In the faith-based world large numbers of voters move away from cities and settle in the exurbia to bring up children, lots of children. These people are religious and believe in traditional gender roles. They also voted for George Bush:
You can see surprising political correlations. As Steve Sailer pointed out in The American Conservative, George Bush carried the 19 states with the highest white fertility rates, and 25 of the top 26. John Kerry won the 16 states with the lowest rates.
Clearly, the future belongs to the fertile Republicans in the exurbia of the Red states.
Or so writes David Brooks. Too bad that the evidence he used comes from a man who is a white natalist, a believer in the need for the white race to have more children. Too bad that he's quite explicitly racist in his writings, and that his evidence is not about all Americans but only white Americans. Too bad that Brooks didn't bother to check this out or that he did so, yet consciously chose to phraze the arguments as something different.
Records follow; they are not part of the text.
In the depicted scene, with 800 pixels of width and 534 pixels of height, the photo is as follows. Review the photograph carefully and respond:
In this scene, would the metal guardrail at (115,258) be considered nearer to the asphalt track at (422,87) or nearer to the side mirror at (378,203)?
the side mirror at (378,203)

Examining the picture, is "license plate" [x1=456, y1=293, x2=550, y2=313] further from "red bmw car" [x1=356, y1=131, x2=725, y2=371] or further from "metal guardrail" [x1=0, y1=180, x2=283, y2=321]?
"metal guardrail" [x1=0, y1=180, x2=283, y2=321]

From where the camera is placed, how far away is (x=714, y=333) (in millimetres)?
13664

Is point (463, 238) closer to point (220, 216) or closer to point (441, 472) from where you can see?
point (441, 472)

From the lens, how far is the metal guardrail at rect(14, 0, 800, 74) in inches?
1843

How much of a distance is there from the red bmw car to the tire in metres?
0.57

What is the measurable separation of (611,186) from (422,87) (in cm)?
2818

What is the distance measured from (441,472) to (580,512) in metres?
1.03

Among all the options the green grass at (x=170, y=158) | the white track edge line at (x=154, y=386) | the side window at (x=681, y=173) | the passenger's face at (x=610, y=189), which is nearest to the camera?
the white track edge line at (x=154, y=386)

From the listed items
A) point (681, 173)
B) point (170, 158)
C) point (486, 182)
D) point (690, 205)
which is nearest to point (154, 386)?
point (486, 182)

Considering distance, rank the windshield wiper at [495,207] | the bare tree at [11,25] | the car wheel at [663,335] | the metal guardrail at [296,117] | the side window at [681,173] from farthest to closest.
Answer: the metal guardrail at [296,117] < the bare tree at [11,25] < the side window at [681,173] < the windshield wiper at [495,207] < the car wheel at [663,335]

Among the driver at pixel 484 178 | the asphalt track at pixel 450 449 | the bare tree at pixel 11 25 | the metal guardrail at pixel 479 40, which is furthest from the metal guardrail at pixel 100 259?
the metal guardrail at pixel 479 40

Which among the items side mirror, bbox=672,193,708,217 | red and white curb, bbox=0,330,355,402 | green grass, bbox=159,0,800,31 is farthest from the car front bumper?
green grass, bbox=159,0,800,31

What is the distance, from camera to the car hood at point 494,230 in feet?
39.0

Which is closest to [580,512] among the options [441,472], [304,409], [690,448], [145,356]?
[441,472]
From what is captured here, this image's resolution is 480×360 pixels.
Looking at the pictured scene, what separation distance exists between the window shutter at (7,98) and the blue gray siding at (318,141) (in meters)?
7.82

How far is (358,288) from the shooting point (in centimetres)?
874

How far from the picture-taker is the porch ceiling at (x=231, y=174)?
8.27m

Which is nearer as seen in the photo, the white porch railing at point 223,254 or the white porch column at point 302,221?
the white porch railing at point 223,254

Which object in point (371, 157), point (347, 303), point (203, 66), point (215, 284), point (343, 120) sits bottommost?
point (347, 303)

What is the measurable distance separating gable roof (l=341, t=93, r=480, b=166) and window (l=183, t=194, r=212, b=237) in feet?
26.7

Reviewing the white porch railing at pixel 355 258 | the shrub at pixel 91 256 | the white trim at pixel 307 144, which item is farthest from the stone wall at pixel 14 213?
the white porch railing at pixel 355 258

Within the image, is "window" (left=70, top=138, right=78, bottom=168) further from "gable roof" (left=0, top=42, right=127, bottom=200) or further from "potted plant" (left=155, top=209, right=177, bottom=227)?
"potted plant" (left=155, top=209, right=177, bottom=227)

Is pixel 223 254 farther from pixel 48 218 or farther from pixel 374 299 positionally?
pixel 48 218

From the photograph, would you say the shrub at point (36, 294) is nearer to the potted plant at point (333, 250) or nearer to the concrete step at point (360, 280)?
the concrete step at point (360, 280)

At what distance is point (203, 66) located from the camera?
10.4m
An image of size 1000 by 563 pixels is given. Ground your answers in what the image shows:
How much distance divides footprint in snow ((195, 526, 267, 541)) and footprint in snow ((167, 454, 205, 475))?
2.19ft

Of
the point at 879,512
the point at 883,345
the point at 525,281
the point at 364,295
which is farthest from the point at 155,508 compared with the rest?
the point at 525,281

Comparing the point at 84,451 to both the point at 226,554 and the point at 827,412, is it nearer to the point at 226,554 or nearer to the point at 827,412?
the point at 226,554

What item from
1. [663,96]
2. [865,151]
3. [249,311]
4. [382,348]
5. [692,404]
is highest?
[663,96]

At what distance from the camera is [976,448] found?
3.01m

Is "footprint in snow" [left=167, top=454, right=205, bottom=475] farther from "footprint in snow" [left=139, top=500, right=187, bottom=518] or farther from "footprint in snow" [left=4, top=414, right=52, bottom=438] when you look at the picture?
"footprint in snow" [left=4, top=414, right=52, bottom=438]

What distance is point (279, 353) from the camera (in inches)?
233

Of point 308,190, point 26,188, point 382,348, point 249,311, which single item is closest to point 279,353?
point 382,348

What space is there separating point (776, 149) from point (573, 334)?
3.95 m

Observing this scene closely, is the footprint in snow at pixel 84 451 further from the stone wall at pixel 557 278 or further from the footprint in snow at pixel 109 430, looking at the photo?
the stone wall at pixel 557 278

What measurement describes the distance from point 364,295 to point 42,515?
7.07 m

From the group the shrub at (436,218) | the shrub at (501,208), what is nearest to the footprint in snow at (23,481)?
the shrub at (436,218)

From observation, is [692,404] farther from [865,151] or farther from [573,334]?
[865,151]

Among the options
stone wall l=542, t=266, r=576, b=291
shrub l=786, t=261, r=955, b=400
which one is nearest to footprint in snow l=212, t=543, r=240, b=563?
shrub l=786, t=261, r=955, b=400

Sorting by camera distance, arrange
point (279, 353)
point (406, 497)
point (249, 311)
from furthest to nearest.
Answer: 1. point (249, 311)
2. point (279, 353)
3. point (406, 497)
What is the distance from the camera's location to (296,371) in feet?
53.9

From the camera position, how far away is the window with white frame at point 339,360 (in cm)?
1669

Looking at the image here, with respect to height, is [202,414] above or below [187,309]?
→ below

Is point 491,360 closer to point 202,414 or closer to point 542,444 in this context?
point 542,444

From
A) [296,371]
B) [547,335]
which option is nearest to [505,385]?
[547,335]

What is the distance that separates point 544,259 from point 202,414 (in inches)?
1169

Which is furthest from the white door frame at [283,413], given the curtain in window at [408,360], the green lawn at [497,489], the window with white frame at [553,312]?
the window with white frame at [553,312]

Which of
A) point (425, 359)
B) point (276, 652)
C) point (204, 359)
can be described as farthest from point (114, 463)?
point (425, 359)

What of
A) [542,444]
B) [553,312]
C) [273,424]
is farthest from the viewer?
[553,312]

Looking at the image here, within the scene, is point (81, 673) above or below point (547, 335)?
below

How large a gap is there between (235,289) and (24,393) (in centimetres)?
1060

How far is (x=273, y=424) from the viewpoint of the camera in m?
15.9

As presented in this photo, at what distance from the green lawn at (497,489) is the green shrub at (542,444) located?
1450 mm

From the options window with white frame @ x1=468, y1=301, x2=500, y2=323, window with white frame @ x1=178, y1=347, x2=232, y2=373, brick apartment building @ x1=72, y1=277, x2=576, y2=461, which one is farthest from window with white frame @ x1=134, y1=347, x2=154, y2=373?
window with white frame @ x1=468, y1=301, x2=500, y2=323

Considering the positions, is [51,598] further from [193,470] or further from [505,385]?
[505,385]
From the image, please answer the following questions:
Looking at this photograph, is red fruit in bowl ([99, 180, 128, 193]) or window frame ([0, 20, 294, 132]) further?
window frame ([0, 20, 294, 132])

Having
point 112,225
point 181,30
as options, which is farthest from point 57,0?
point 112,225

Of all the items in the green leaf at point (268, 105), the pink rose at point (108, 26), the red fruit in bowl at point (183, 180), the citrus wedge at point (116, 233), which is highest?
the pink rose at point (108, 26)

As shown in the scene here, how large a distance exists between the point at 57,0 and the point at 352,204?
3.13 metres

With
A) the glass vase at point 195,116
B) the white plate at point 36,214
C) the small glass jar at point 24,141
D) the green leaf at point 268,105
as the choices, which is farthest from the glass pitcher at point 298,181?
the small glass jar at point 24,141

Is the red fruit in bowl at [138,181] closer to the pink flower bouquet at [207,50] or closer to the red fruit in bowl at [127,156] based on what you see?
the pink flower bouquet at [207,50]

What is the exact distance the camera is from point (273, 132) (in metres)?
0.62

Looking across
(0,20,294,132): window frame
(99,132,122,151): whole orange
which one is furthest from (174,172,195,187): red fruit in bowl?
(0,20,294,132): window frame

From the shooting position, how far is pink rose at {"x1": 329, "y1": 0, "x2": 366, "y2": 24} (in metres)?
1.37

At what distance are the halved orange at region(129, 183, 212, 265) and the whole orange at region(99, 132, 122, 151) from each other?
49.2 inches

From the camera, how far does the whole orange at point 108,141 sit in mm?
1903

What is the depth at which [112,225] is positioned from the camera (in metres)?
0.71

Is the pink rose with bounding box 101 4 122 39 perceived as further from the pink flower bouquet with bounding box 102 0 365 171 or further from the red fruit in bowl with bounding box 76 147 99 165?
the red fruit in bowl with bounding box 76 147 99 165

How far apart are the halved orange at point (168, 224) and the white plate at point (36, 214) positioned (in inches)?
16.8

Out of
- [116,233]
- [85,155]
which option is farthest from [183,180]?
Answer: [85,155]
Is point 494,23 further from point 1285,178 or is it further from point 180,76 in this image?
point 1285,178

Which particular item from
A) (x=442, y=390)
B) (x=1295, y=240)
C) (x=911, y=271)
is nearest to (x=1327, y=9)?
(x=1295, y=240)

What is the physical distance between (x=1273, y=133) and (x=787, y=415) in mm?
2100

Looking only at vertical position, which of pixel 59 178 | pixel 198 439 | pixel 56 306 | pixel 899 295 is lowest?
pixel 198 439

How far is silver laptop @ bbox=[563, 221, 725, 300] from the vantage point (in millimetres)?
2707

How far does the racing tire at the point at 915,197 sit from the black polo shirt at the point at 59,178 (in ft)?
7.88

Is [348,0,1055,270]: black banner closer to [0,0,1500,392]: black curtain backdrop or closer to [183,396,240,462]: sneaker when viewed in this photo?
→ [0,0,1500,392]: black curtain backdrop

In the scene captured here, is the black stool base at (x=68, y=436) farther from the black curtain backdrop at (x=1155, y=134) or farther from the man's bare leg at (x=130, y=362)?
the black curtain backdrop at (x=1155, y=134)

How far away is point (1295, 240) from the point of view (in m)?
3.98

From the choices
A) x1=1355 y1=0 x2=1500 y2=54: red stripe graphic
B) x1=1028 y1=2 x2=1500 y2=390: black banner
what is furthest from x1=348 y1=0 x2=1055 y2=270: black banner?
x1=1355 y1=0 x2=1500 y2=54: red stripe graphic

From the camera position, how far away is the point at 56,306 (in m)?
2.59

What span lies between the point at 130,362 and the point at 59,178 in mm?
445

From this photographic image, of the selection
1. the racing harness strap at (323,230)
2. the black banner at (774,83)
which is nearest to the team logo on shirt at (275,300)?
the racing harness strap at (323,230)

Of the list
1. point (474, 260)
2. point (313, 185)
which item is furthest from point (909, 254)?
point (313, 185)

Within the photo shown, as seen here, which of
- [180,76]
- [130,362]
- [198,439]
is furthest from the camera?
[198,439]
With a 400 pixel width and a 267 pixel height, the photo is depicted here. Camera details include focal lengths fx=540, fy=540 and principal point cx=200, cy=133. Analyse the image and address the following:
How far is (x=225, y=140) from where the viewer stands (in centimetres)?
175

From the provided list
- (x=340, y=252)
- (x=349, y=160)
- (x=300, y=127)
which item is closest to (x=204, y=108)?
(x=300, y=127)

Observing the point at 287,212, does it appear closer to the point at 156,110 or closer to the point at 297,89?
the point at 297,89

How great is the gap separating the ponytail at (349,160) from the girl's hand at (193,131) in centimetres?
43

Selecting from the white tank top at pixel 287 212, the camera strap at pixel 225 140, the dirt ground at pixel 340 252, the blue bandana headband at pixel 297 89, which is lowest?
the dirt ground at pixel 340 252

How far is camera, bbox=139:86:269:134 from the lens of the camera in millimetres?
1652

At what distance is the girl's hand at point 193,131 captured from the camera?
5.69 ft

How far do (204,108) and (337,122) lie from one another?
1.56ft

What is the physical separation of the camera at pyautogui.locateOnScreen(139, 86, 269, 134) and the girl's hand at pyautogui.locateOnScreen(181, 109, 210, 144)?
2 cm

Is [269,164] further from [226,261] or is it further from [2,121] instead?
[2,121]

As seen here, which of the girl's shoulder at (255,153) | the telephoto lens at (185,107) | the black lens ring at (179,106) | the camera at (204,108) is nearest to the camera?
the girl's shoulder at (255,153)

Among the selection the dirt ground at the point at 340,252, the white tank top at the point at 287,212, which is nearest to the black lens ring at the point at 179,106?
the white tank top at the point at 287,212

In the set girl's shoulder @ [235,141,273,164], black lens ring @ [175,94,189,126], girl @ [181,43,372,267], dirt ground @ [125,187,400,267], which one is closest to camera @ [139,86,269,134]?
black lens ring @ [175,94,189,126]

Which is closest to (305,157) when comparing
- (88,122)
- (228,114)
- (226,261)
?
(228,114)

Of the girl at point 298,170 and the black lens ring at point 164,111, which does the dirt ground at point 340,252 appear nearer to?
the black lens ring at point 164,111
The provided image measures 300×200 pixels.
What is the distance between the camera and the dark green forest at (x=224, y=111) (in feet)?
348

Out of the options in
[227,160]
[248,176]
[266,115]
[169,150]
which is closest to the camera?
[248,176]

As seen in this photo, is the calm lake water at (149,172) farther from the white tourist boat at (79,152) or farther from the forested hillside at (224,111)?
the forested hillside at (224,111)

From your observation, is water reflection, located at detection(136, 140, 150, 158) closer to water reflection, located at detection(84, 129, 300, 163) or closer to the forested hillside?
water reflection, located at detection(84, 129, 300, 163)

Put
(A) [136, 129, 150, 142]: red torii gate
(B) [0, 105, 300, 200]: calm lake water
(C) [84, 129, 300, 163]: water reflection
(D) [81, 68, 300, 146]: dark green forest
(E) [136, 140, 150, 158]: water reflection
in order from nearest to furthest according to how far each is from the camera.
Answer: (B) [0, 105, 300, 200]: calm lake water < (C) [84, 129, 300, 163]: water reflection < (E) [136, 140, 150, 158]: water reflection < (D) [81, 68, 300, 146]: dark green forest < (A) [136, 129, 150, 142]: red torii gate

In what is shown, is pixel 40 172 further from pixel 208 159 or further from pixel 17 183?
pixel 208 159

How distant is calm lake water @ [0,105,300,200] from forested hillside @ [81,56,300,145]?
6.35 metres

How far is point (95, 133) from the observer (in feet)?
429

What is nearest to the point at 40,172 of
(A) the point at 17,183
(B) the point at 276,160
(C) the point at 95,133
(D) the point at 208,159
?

And it's really too, too bad that his basic assumption is incorrect: birth rates are not higher in the Red states when we remove the assumption that only white births matter:
Brooks and Sailer asserted that Bush carried the 19 states with the highest white fertility rates, and Kerry the 16 states with the lowest. But, according to data from a National Center for Health Statistics report, when the birth rates of all women are considered, regardless of race, "blue" states such as California, Illinois, and Hawaii are among the top 19 states, while other "blue" states such as Minnesota, Delaware, and Maryland make it into the top 26. Among the bottom 16 were "red" states such as Iowa, North Dakota, Florida, Montana, and West Virginia.
I'm not sure why the New York Times is always looking for more conservative voices when absolutely wonderful liberal writers end up being published on the very fringes if at all. But it makes me terribly sad to think that David Brooks might be the reason why Barbara Ehrenreich is not a regular columnist in the paper.